FEATURE SELECTION (BACKWARD - STEPWISE)
back_step<-stepAIC(mod1, direction="backward", trace=FALSE)
Backward stepwise models eliminate each predictor in each iteration based on the AIC.
back_step
##
## Call: glm(formula = DEATH_EVENT ~ age + ejection_fraction + serum_creatinine +
## serum_sodium + time, family = "binomial", data = newdf)
##
## Coefficients:
## (Intercept) age ejection_fraction serum_creatinine
## 9.49303 0.04247 -0.07343 0.68599
## serum_sodium time
## -0.06456 -0.02089
##
## Degrees of Freedom: 298 Total (i.e. Null); 293 Residual
## Null Deviance: 375.3
## Residual Deviance: 223.5 AIC: 235.5
Backward stepwise model recommend us to select these variables: age,ejection_fraction, serum_creatinine, serum_sodium, time. You may notice that these variables are also categorized as significant predictors from our model(check mod1 summary).

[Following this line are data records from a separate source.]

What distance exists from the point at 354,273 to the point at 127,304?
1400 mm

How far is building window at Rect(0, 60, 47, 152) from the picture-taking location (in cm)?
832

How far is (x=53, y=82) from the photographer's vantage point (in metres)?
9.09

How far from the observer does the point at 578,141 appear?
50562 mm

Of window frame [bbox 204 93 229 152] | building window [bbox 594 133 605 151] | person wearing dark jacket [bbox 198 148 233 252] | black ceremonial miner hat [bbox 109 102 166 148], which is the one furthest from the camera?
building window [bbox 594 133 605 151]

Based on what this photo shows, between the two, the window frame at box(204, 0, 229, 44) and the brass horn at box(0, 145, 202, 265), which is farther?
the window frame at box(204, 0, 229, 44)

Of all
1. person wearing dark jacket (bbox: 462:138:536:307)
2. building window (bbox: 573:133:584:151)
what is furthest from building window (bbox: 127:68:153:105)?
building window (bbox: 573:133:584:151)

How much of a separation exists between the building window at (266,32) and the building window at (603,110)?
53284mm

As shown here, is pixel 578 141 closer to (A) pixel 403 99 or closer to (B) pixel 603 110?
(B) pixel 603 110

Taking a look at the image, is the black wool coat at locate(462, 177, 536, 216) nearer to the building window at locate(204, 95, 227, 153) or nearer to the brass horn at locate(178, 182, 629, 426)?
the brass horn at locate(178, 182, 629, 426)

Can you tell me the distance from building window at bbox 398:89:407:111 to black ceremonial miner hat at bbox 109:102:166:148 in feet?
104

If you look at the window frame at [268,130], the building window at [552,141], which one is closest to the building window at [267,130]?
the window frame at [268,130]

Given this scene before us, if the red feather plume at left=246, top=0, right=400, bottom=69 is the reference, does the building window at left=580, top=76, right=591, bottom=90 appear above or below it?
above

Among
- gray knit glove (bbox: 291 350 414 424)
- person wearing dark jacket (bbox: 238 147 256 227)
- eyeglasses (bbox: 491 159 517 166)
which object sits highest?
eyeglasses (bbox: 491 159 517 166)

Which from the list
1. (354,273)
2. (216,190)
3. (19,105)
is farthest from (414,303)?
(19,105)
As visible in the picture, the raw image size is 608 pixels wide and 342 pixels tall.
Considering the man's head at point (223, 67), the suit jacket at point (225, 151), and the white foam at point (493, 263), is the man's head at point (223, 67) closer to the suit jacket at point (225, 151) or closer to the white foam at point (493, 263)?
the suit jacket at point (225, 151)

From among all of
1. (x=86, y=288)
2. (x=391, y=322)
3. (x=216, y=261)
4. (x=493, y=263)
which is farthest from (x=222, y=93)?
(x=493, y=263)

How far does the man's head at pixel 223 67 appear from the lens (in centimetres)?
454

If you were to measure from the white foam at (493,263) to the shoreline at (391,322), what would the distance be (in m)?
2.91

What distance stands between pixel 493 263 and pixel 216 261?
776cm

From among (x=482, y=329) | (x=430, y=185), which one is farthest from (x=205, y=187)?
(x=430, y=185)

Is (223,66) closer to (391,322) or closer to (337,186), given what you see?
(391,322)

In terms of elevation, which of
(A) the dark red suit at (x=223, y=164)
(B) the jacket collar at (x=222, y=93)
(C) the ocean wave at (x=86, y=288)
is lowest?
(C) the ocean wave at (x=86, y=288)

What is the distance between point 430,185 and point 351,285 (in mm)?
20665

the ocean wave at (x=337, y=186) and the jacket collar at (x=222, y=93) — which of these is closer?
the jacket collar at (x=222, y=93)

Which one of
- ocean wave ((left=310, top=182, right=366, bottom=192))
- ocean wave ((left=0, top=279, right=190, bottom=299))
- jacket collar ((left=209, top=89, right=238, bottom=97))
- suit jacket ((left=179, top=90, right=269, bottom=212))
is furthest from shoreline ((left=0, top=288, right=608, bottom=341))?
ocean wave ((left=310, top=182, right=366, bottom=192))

Note that, stepwise regression may not be the best selection due to inflated R-sqaure. Therefore, it may not lead to the best combination of the predictors.It may lead to overfitting and results may not be consistent. If we use this model with new sample we may have different result, or if we reapply stepwise model, we may end up choosing different predictors.
BOOTSTRAP METHOD
mod_boot <- boot.stepAIC(mod1, data=newdf, B=100)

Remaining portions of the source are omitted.